U kiest een aantal configuratieopties om de eerste installatie uit te voeren. Het gaat om deze opties:

  • Uw favoriete CI/CD-provider selecteren
  • De bijgeleverde voorbeeld-app of uw eigen code gebruiken (alleen voor Azure DevOps)
  • Een taal voor de app selecteren
  • Een app-framework kiezen op basis van de taal
  • Een Azure-service (implementatiedoel) selecteren
  • Uw GitHub- of Azure DevOps-organisatie selecteren
  • Uw Azure-abonnement kiezen
  • De locatie van Azure-services kiezen
  • Kiezen uit verschillende prijscategorieën voor Azure-services

Nadat het DevOps Starter-project is gemaakt, kunt u het volgende doen:

  • Uw GitHub-werkstroom of Azure DevOps Pipeline aanpassen
  • Met behulp van pull-aanvragen de codestroom beheren en een hoge kwaliteit garanderen
  • Elke doorvoer (commit) testen en compileren voordat u de code samenvoegt om de kwaliteit nog verder te verbeteren

Nadat u DevOps Starter hebt gebruikt, kunt u alle resources ook vanaf één locatie verwijderen, namelijk vanuit het DevOps Starter-dashboard in de Azure-portal.

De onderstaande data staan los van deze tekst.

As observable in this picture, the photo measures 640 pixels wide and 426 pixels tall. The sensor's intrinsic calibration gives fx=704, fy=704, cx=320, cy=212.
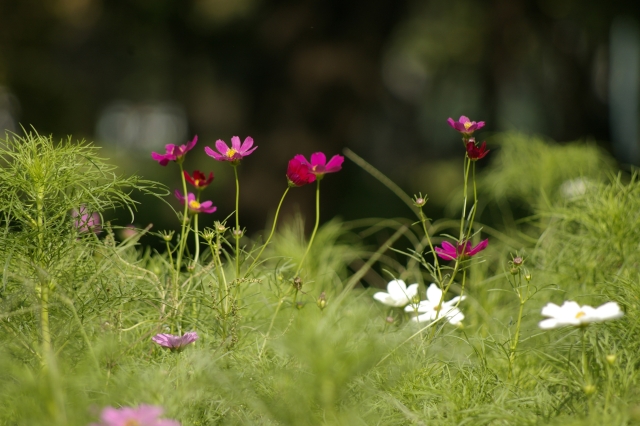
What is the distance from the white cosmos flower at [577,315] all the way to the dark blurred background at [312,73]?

Integratie van DevOps Starter en GitHub

DevOps Starter biedt nu ondersteuning voor GitHub-acties als een CI/CD-provider. Het automatiseert al het werk dat nodig is in GitHub om een CI/CD-werkstroom met GitHub Actions in te stellen. Er wordt een GitHub-opslagplaats gemaakt in een bestaande GitHub-organisatie, en vervolgens wordt een voorbeeldtoepassing doorgevoerd in de nieuwe GitHub-opslagplaats.

Met de automatisering wordt ook een trigger voor de werkstroom gemaakt, zodat elke nieuwe codedoorvoer een build- en implementatietaak binnen de werkstroom start. De toepassing wordt geïmplementeerd naar de Azure-service die u kiest. De GitHub-werkstroom kan worden aangepast voor aanvullende scenario's.

DevOps Starter en Azure DevOps integreren

DevOps Starter automatiseert met behulp van Azure DevOps al het werk dat in Azure Pipelines nodig is voor het instellen van een CI/CD-pijplijn. Het maakt een Git-repository in een nieuwe of bestaande Azure DevOps-organisatie en voert vervolgens een voorbeeldtoepassing of uw bestaande code door in een nieuwe Git-repository.

Met de automatisering wordt ook een CI-trigger voor de build gemaakt, zodat elke nieuwe codedoorvoer een build tot gevolg heeft. DevOps Starter maakt ook een CD-trigger en implementeert elke nieuwe geslaagde build in de Azure-service van uw keuze.

De build- en release-pijplijnen kunnen worden aangepast voor aanvullende scenario's. U kunt de build- en release-pijplijnen ook klonen voor gebruik in andere projecten.